* REQUIRED WORK:
[A] Answer these questions from the article about the Lenovo Vital Moto Mod:
(i) Which smartphone does the Mod snap onto?
(ii) What three components does the Mod come with?
(iii) Which part of the phone does the Mod leave uncovered when clipped on?
[B] Please carry on the article about the Lenovo Vital Moto Mod from its last sentence.

TEXT PROVIDED Block Start

The latest Moto Mod wants to keep your health in check

Wearable tech companies hoping to dominate the self-monitoring health market may be looking over their shoulders at Lenovo at CES 2018.

During Lenovo’s event at the show, the company announced the Lenovo Vital Moto Mod, a snap-on module extension for the Moto Z smartphone. Vital is the “first connected, integrated, multi-vital sign monitoring platform you can operate through a single instrument”, according to Jim Thiede, Motorola’s Head of Product Marketing.

The Mod comes with an infrared temperature sensor, a finger clip for measuring oxygen, and an inflatable finger cuff. These three features combine to test your heart rate, respiratory rate, pulse oxygen (SpO2), body temp, and both systolic and diastolic blood pressure. Thiede claims no other mobile platform can deliver accurate blood pressure readings. 

Stress-free tracking

After each self-checkup, you can compare your current readings to past measurements and look out for dangerous health slides. The Mod clips onto your Moto Z without covering up the back-facing camera, so can still snap photos even if the Mod is clipped on.

TEXT PROVIDED Block End
DATA PROVIDED Block Start

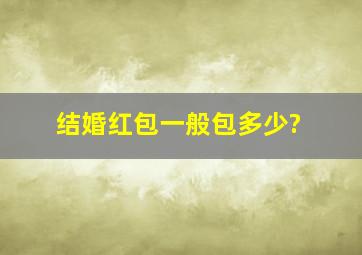 结婚红包一般包多少?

DATA PROVIDED Block End

* LIST OF ANSWERS:
[A]
(i) The Moto Z.
(ii) An infrared temperature sensor, a finger clip for measuring oxygen, and an inflatable finger cuff.
(iii) The back-facing camera.

[B]
Lenovo’s new Vital Mod will go on sale in April for $395 (about £290 / AU$505). During the presentation, Thiede stressed how expensive and time-consuming it can be to track all of these different health statistics with five different biomonitors, so they’re counting on consumers being willing to shell out big bucks for the convenience of a one-stop platform.

Lenovo will be showing off the new Mod on the CES show floor. In all of TechRadar’s health and wearables coverage, we’ve seen plenty of heart rate monitors, but never anything as compact and convenient as this. We’re looking forward to seeing just how accurate their finger-sized blood pressure monitor is for ourselves. 

That's Mod all

Lenovo also revealed the Livermorium Slider Keyboard Moto Mod, for those Moto Z users who demand QWERTY typing, tactile feedback and backlit keys. The Livermorium essentially turns your Moto Z into a side-slider with a five-row QWERTY keyboard and the ability to tilt your phone from 0 to 60 degrees. 

Livermorium was the grand prize winner of the Transform the Smartphone Indiegogo challenge, where 50 indie devs launched crowdfunded campaigns for their own Moto Mod designs.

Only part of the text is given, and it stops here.